Another interesting bit is how thoroughly Kundtz disses isolation. He opens one section with a quote from Men’s Health magazine which reads, “Lack of social connection is ’the largest unexplored issue in men’s health’”. He follows with, “If there is only one change that you make as a result of reading this book, please make it this one. *Please!* Determine somehow, some way, at some time to regularly get together with friends.” I found that kinda interesting, considering I’m really the epitome of the isolated bachelor, and have recently been pondering how to reach out and craft a few new meaningful friendships.

I don’t want to give you the impression that I disliked the book. It was reasonably interesting, and successful at raising all kinds of topics for reflection. I just wish there was a little more depth to his analysis of how to detect one’s own emotions. “Just feel what you feel” isn’t helpful at all, although I’ll start watching my physiological responses to see if they provide any clues.

One last bit, which is something of a tangent. In addition to the Mary McDowell quote I’ve posted about already, Kundtz also cites the following quotation: “When I do good, I feel good. When I do bad, I feel bad. And that’s my religion.”

I think that’s about the most eloquent statement of the Buddhist law of karma that I’ve ever heard. Satisfaction comes from taking moral actions, and immoral actions produce dissatisfaction. And I’m blown away that the speaker added “And that’s my religion” as a postscript. Can you guess who the quote was attributed to? I’ll give you a hint: he has a wretched hairdo and spends most of his time on $5 bills.

Imagine what might happen if we had a president today of a comparable ethical standard.

It hasn’t yet been a month since I ranted about “lose” versus “loose” in this entry.

Less than a week later, I was reading “Better Available Light Photography” by Joe Farace and Barry Staver, published by Focal Press, an imprint of Butterworth-Heinemann, when I came across the following:

Once the clip test is evaluated, the balance of the film is then processed to achieve the best results. It’s easy to do a clip test and not loose one animated, important image.

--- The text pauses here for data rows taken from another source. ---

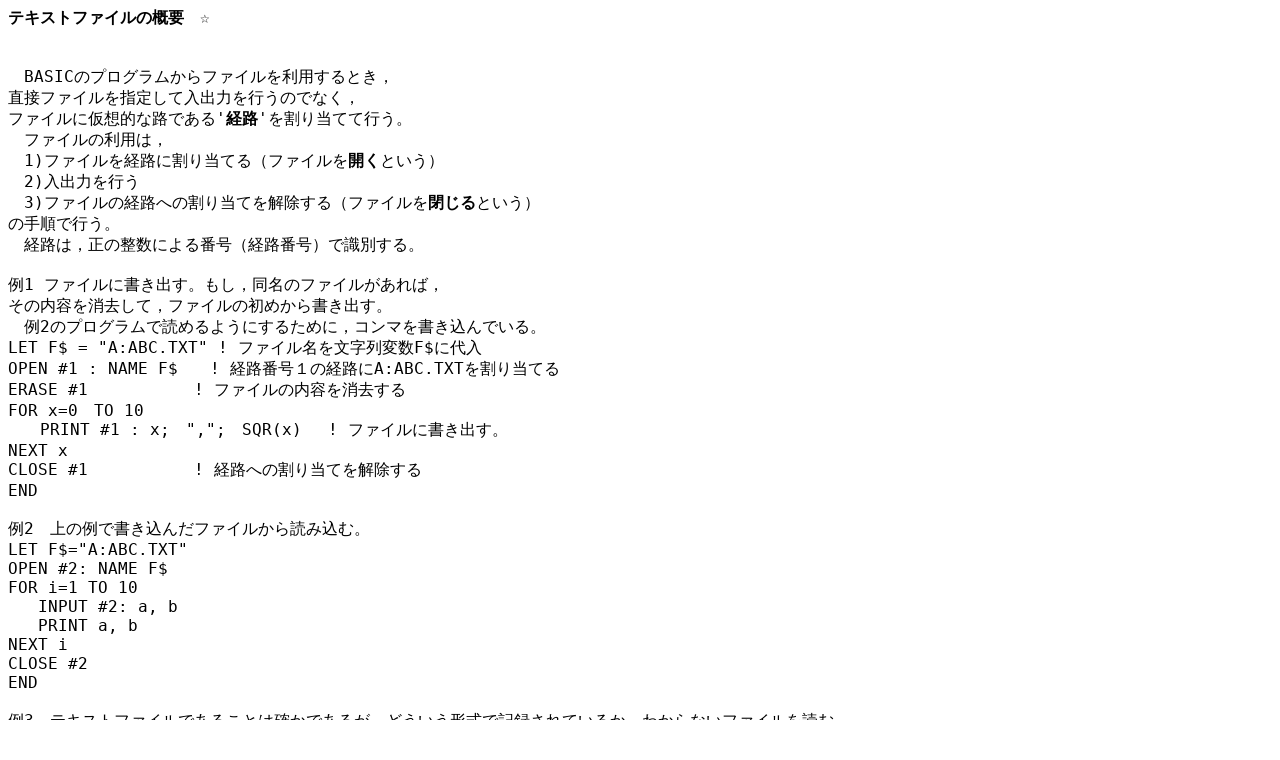

--- FILE ---
content_type: text/html
request_url: https://decimalbasic.ninja-web.net/BASICHelp/html/basi8pd1.htm
body_size: 1303
content:
<!DOCTYPE HTML PUBLIC "-//W3C//DTD HTML 3.2 Final//EN">
<HTML>
<HEAD>
<META HTTP-EQUIV="Content-Type" Content="text/html; charset=Shift_JIS">
<TITLE>ファイル</TITLE>
<link rel="stylesheet" href="default.css" type="text/css" />
</HEAD>

<BODY BGCOLOR="#FFFFFF" TEXT="#000000"><script type="text/javascript" charset="utf-8" src="//asumi.shinobi.jp/encount"></script>


<P><A NAME="idh_file"></A><SUP></SUP><B>テキストファイルの概要　</B>☆<BR>
<BR><BR></P>

<P>　BASICのプログラムからファイルを利用するとき，<BR>

直接ファイルを指定して入出力を行うのでなく，<BR>
ファイルに仮想的な路である'<B>経路</B>'を割り当てて行う。<BR>
　ファイルの利用は，<BR>
　1)ファイルを経路に割り当てる（ファイルを<B>開く</B>という）<BR>
　2)入出力を行う<BR>
　3)ファイルの経路への割り当てを解除する（ファイルを<B>閉じる</B>という）<BR>
の手順で行う。<BR>
　経路は，正の整数による番号（経路番号）で識別する。<BR>
<BR>
例1 ファイルに書き出す。もし，同名のファイルがあれば，<BR>
 その内容を消去して，ファイルの初めから書き出す。<BR>
　例2のプログラムで読めるようにするために，コンマを書き込んでいる。</P><PRE>
LET F$ = "A:ABC.TXT" ! ファイル名を文字列変数F$に代入
OPEN #1 : NAME F$　　! 経路番号１の経路にA:ABC.TXTを割り当てる
ERASE #1　　　　　　 ! ファイルの内容を消去する
FOR x=0　TO 10 
　　PRINT #1 : x;　",";　SQR(x)　 ! ファイルに書き出す。
NEXT x
CLOSE #1　　　　　　 ! 経路への割り当てを解除する
END</PRE><P>
<BR>
例2　上の例で書き込んだファイルから読み込む。</P><PRE>
LET F$="A:ABC.TXT"
OPEN #2: NAME F$
FOR i=1 TO 10
   INPUT #2: a, b
   PRINT a, b
NEXT i
CLOSE #2
END</PRE><P>
<BR>
例3　テキストファイルであることは確かであるが，どういう形式で記録されているか，わからないファイルを読む。</P><PRE>
LET F$="A:ABC.TXT"
OPEN #2: NAME F$
DO
   LINE INPUT #2, IF MISSING THEN EXIT DO: a$
   PRINT a$
LOOP
CLOSE #2
END</PRE
<BR>
　LINE INPUT文は，ファイルの1行の内容をそのまま文字列変数に代入する。<BR>
　IF MISSING THENで，ファイルの終りに到達したときの動作を指定する。 <BR>
<BR>
&lt;補足&gt; 経路番号0は，コンソールに割り当てられている。すなわち，経路番号0に対する入出力操作は，経路式を省いた入出力文と同じ結果になる。<BR><BR></P>

<div style="text-align: center;"><div style="display: inline-block; position: relative; z-index: 9999;"><script type="text/javascript" charset="utf-8" src="//asumi.shinobi.jp/fire?f=434"></script></div></div></BODY>
</HTML>


--- FILE ---
content_type: text/css
request_url: https://decimalbasic.ninja-web.net/BASICHelp/html/default.css
body_size: 369
content:
body{FONT-FAMILY:"ＭＳ ゴシック",monospace;margin-right: 180px }
p{FONT-FAMILY:"ＭＳ ゴシック",monospace;margin-bottom:0%;margin-top:0%}
pre{FONT-FAMILY:"ＭＳ ゴシック",monospace;FONT-SIZE:100%; margin-bottom:0%;margin-top:0%}
table{FONT-FAMILY:"ＭＳ ゴシック",monospace}
code{FONT-FAMILY:"ＭＳ ゴシック",monospace;FONT-SIZE:100%}
I{FONT-FAMILY:"Times New Roman Italic",cursive}
B{FONT-FAMILY:"ＭＳ Ｐゴシック",sans-serif}
TD{vertical-align:top}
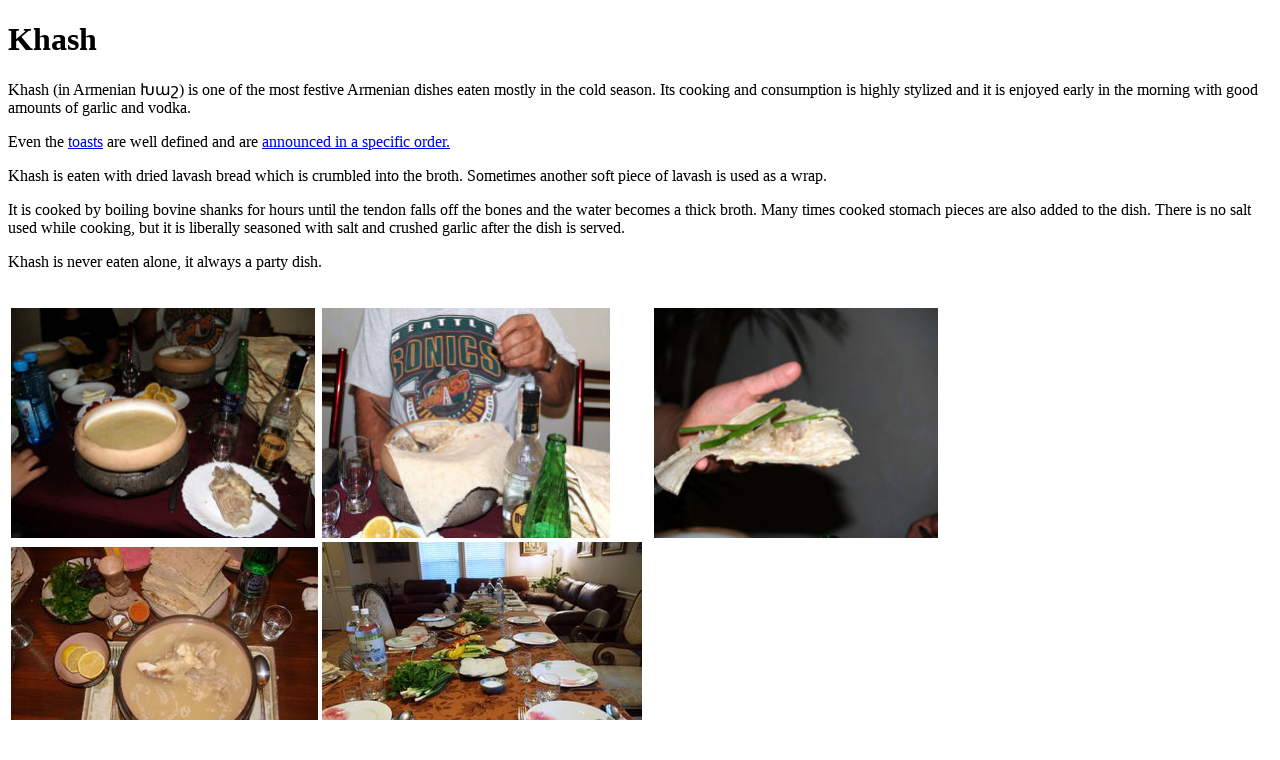

--- FILE ---
content_type: text/html; charset=UTF-8
request_url: http://khash.org/
body_size: 2215
content:
<!DOCTYPE html PUBLIC "-//W3C//DTD XHTML 1.0 Transitional//EN" "http://www.w3.org/TR/xhtml1/DTD/xhtml1-transitional.dtd">
<html xmlns="http://www.w3.org/1999/xhtml">

<head>
<meta content="en-us" http-equiv="Content-Language" />
<meta content="text/html; charset=utf-8" http-equiv="Content-Type" />
<meta name="verify-v1" content="HRyM/q3ohmhBN457d7PhXkRUiIBfvPMLpxrYOGlXGSg=" />

<script type="text/javascript">
var gaJsHost = (("https:" == document.location.protocol) ? "https://ssl." : "http://www.");
document.write(unescape("%3Cscript src='" + gaJsHost + "google-analytics.com/ga.js' type='text/javascript'%3E%3C/script%3E"));
</script>
<script type="text/javascript">
try{
var pageTracker = _gat._getTracker("UA-1112356-2");
pageTracker._trackPageview();
} catch(err) {}
</script>


<title>Khash - The Armenian Winter Soup</title>
<style type="text/css">
.style1 {
	border-width: 1px;
}
</style>
</head>

<body>

	<h1>Khash</h1>
	<p>Khash (in Armenian Խաշ) is one of the most festive Armenian dishes eaten mostly in the cold 
	season. Its cooking and consumption is highly stylized and it is enjoyed early 
	in the morning with good amounts of garlic and vodka.</p>
	<p>Even the <a href="toasts.php">toasts</a> are well defined and are
	<a href="toasts.php">announced in a specific order.</a></p>
	<p>Khash is eaten with dried lavash bread which is crumbled into the broth. Sometimes another soft piece of lavash is used as a wrap.</p>
	<p>It is cooked by boiling bovine shanks for hours until the tendon 
	falls off the bones and the water becomes a thick broth. Many times cooked stomach pieces are also added to the dish. 
	There is no salt used while cooking, but it is liberally seasoned  
	with salt and crushed garlic after the dish is served.</p>
	<p>Khash is never eaten alone, it always a party dish.</p>
	<br />
	<table>
		<tbody>
		<tr>
			<td>
			<a href="pictures/P7018807.JPG">
			<img alt="A bowl of hot Khash" height="230" src="pictures/P7018807-sm.JPG" width="304" class="style1" /></a>
			</td>
			<td>
			<a href="pictures/P7018811.JPG">
			<img alt="A bowl of hot Khash" height="230" src="pictures/P7018811-sm.JPG" width="288" class="style1" /></a>
			</td>
			<td>&nbsp;</td>

			<td>
			<a href="pictures/P7018819.JPG">
			<img alt="The meat from a khash in Lavash bread" height="230" src="pictures/P7018819-sm.JPG" width="284" class="style1" />
			</a>
			</td>
		 </tr>
		 <tr>
			<td>
			  <a href="pictures/Khash_003.jpg">
			  <img alt="Khash" src="pictures/Khash_003-sm.jpg"  class="style1" />
			  </a>
			 </td>
			<td>
			  <a href="pictures/Khash_004.jpg">
			  <img alt="The table is almost ready for Khash" src="pictures/Khash_004-sm.jpg"  class="style1" />
			  </a>
			</td>
		 </tr>
	</tbody>
	</table>
	<br>
	<p>Instructions on how to eat Khash. I would put the salt & garlick before taking out the meat, though.</p>
	<iframe width="480" height="360" src="http://www.youtube.com/embed/UfBvOBFMyCo" frameborder="0" allowfullscreen></iframe>
	
	<ul>
		<li><a href="morepictures.php">More khash pictures</a></li>
		<li>Wikipedia <a href="http://en.wikipedia.org/wiki/Khash_(dish)">article 
		about khash</a></li>
		<li>Armeniapedia
		<a href="http://www.armeniapedia.org/index.php?title=Khash">khash article</a></li>
		
		<li>
		<a href="https://www.youtube.com/watch?v=4Pewt9tc2nM">
		Not the traditional recepie as cooked in Armenia, but not a bad video 
		</a>
		</li>
		
		<li>
		<a href="https://www.youtube.com/watch?v=ew9KO9a8hkw">
		Eating Armenian Khash with the Teachers in Gyumri
		</a>
		</li>
		
		<li>A
		<a href="http://www.sunspinner.org/issue-spring06/fiction-lindsay-01.html">
		great short story</a> about a persons first experience eating khash in 
		Armenia</li>
		<li>
		<a href="http://noteshairenik.blogspot.com/2007/10/cows-hoof-soup.html">
		A khash related blog posting</a></li>
		<li>
		<a href="http://noteshairenik.blogspot.com/2005/11/khash-for-baby-girl.html">
		Khash for a Baby Girl </a>&nbsp;(ok, not really FOR the girl, but to 
		celebrate the birth of the girl)</li>
		<li>
		<a href="armenianowstory.html">
		Winter ritual: The khash season is at its height in Armenia 
		</a>
		</li>
		<li>
		<a href="https://www.youtube.com/watch?v=dCEJgLaaGFo">
		A program about khash in Russian
		</a>
		</li>
		<li>
		<a href="http://www.youtube.com/watch?v=KRjyEerjBsQ">
		Why would you eat that episod on Khash
		</a>
		</li>
		<li>
		<a href="https://www.youtube.com/watch?v=sm5_u0U7ZXI">
		The Khash song
		</a>
		</li>
		
	</ul>
	<p>&nbsp;</p>
	<p>&nbsp;</p>
	<p>Comments? Send a note to <img alt="" height="21" src="pictures/emaddr.jpg" width="133" style="position:relative; top:6px" /></p>
	<p>&nbsp;</p>
	<p>&nbsp;</p>
	<p>&nbsp;</p>
	<!DOCTYPE html PUBLIC "-//W3C//DTD XHTML 1.0 Transitional//EN" "http://www.w3.org/TR/xhtml1/DTD/xhtml1-transitional.dtd">
<html xmlns="http://www.w3.org/1999/xhtml">

<head>
<meta content="text/html; charset=utf-8" http-equiv="Content-Type" />
<title>PHP hit counter</title>
</head>

<body>

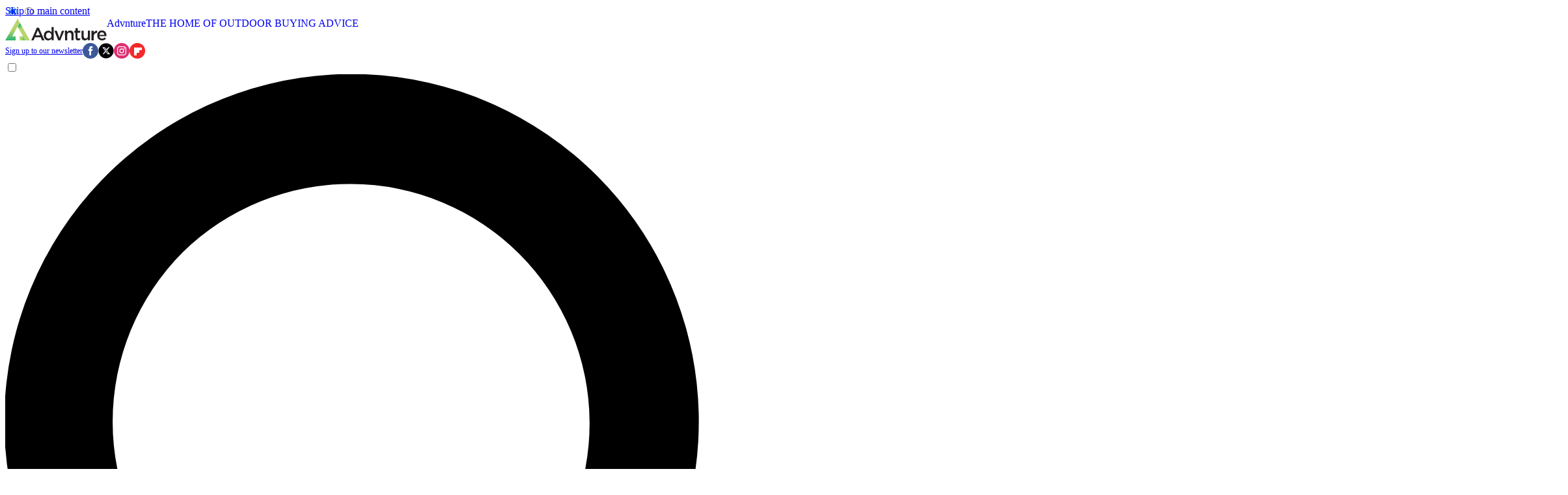

--- FILE ---
content_type: text/css; charset=UTF-8
request_url: https://vanilla.futurecdn.net/advnture/1499681/media/css/advnture.min.css
body_size: -84
content:
@layer legacy{.masthead-item.button-search .search-icon .icon-svg{fill:#333}.widget-dynamic-carousel-rounded.widget .widget-header .widget-title.listing__title.listing__title--primary{margin-right:0}}@media (max-width:700px){.logo .site-logo img{height:28px}}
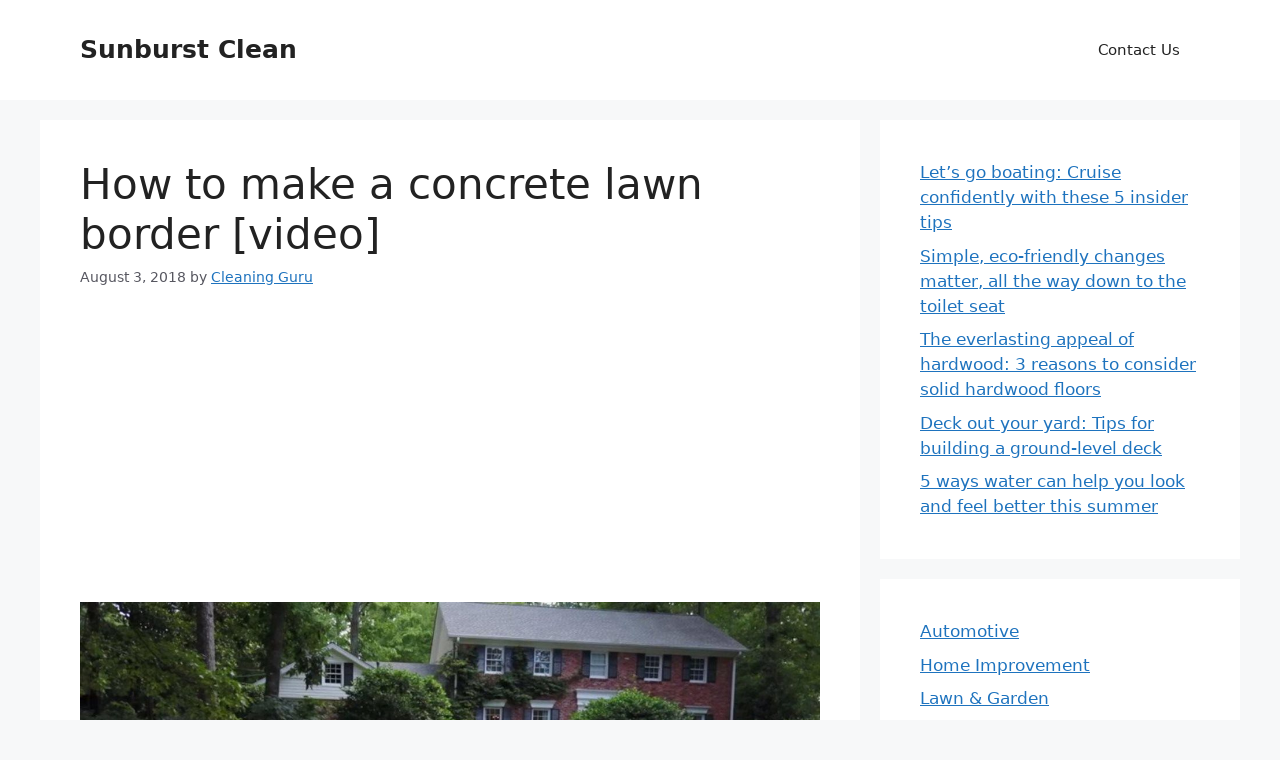

--- FILE ---
content_type: text/html; charset=utf-8
request_url: https://www.google.com/recaptcha/api2/aframe
body_size: 268
content:
<!DOCTYPE HTML><html><head><meta http-equiv="content-type" content="text/html; charset=UTF-8"></head><body><script nonce="90gPlmyM7RQrU_8OHjq4xQ">/** Anti-fraud and anti-abuse applications only. See google.com/recaptcha */ try{var clients={'sodar':'https://pagead2.googlesyndication.com/pagead/sodar?'};window.addEventListener("message",function(a){try{if(a.source===window.parent){var b=JSON.parse(a.data);var c=clients[b['id']];if(c){var d=document.createElement('img');d.src=c+b['params']+'&rc='+(localStorage.getItem("rc::a")?sessionStorage.getItem("rc::b"):"");window.document.body.appendChild(d);sessionStorage.setItem("rc::e",parseInt(sessionStorage.getItem("rc::e")||0)+1);localStorage.setItem("rc::h",'1768926499334');}}}catch(b){}});window.parent.postMessage("_grecaptcha_ready", "*");}catch(b){}</script></body></html>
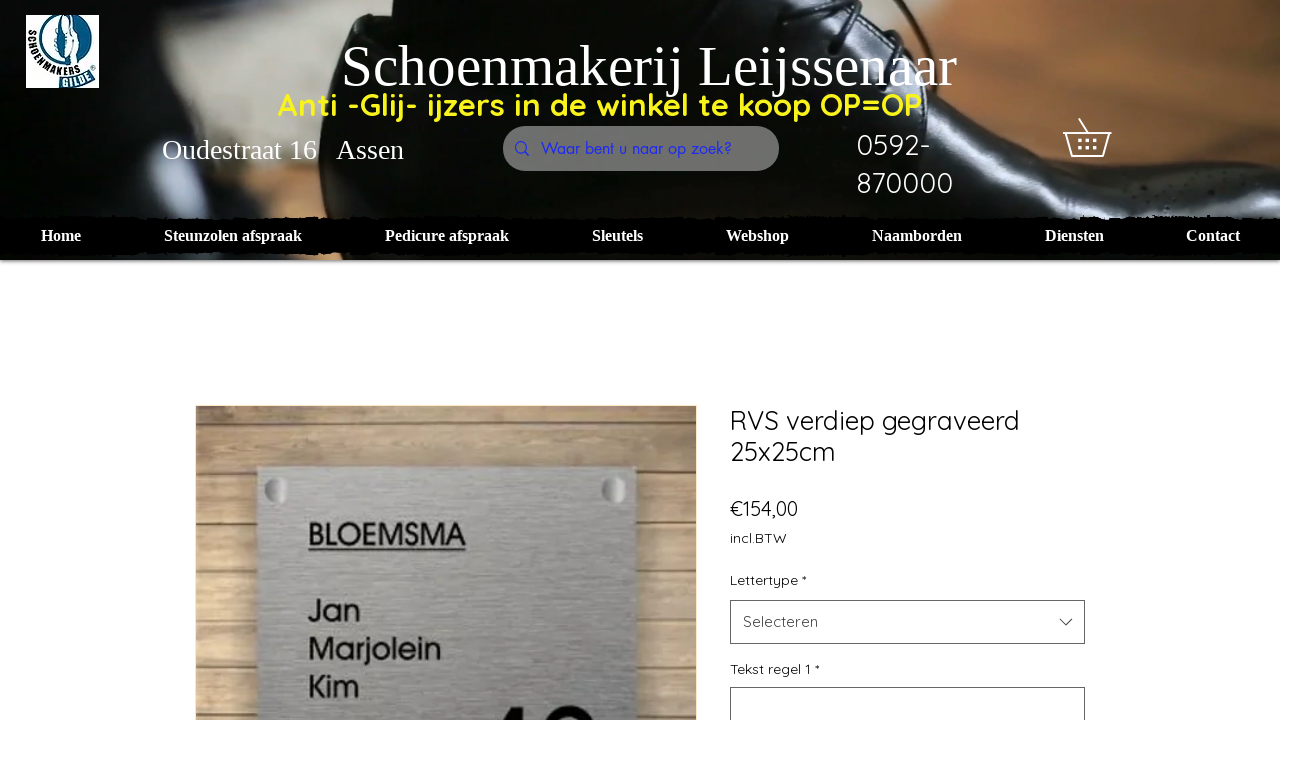

--- FILE ---
content_type: application/javascript; charset=utf-8
request_url: https://js.certifiedcode.io/smooth-scroll.js
body_size: 467
content:
(function () {
    function init() {
        console.log('Init Smooth Scroll');
        if (window._smoothScrollConfig) {
            new SmoothScroll(document, window._smoothScrollConfig.speed, window._smoothScrollConfig.smooth);
        } else {
            new SmoothScroll(document, 30, 12);
        }
    }

    function SmoothScroll(target, speed, smooth) {
        if (target === document)
            target = (document.scrollingElement || document.documentElement || document.body.parentNode || document.body)
        // cross browser support for document scrolling

        var moving = false
        var pos = target.scrollTop
        var frame = target === document.body && document.documentElement ? document.documentElement : target
        // safari is the new IE

        target.addEventListener('mousewheel', scrolled, {
            passive: false
        })
        target.addEventListener('DOMMouseScroll', scrolled, {
            passive: false
        })

        function scrolled(e) {
            e.preventDefault();
            // disable default scrolling

            var delta = normalizeWheelDelta(e)

            pos += -delta * speed
            pos = Math.max(0, Math.min(pos, target.scrollHeight - frame.clientHeight))
            // limit scrolling

            if (!moving)
                update()
        }

        function normalizeWheelDelta(e) {
            if (e.detail) {
                if (e.wheelDelta)
                    return e.wheelDelta / e.detail / 40 * (e.detail > 0 ? 1 : -1)
                // Opera
                else
                    return -e.detail / 3
                // Firefox
            } else
                return e.wheelDelta / 120
            // IE,Safari,Chrome
        }

        function update() {
            moving = true

            var delta = (pos - target.scrollTop) / smooth

            target.scrollTop += delta

            if (Math.abs(delta) > 0.5)
                requestFrame(update)
            else
                moving = false
        }

        var requestFrame = function () {
            // requestAnimationFrame cross browser
            return (window.requestAnimationFrame || window.webkitRequestAnimationFrame || window.mozRequestAnimationFrame || window.oRequestAnimationFrame || window.msRequestAnimationFrame || function (func) {
                window.setTimeout(func, 1000 / 50);
            }
            );
        }()
    }

    init();

})();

Then, last night I was being a sensitive New Age guy, reading “Nothing’s Wrong: A Man’s Guide to Managing His Feelings” by David Kundtz, published by Conari Press, an imprint of Red Wheel/Weiser, and read:

[…] change is constant and pervasive. Often it also is unannounced: a new job, a new family, a different place to live, changed priorities, getting or loosing money, an illness […]

Sometimes I feel like the only literate person on the planet. Then I wake up from my dream-state and discover to my horror that it’s true.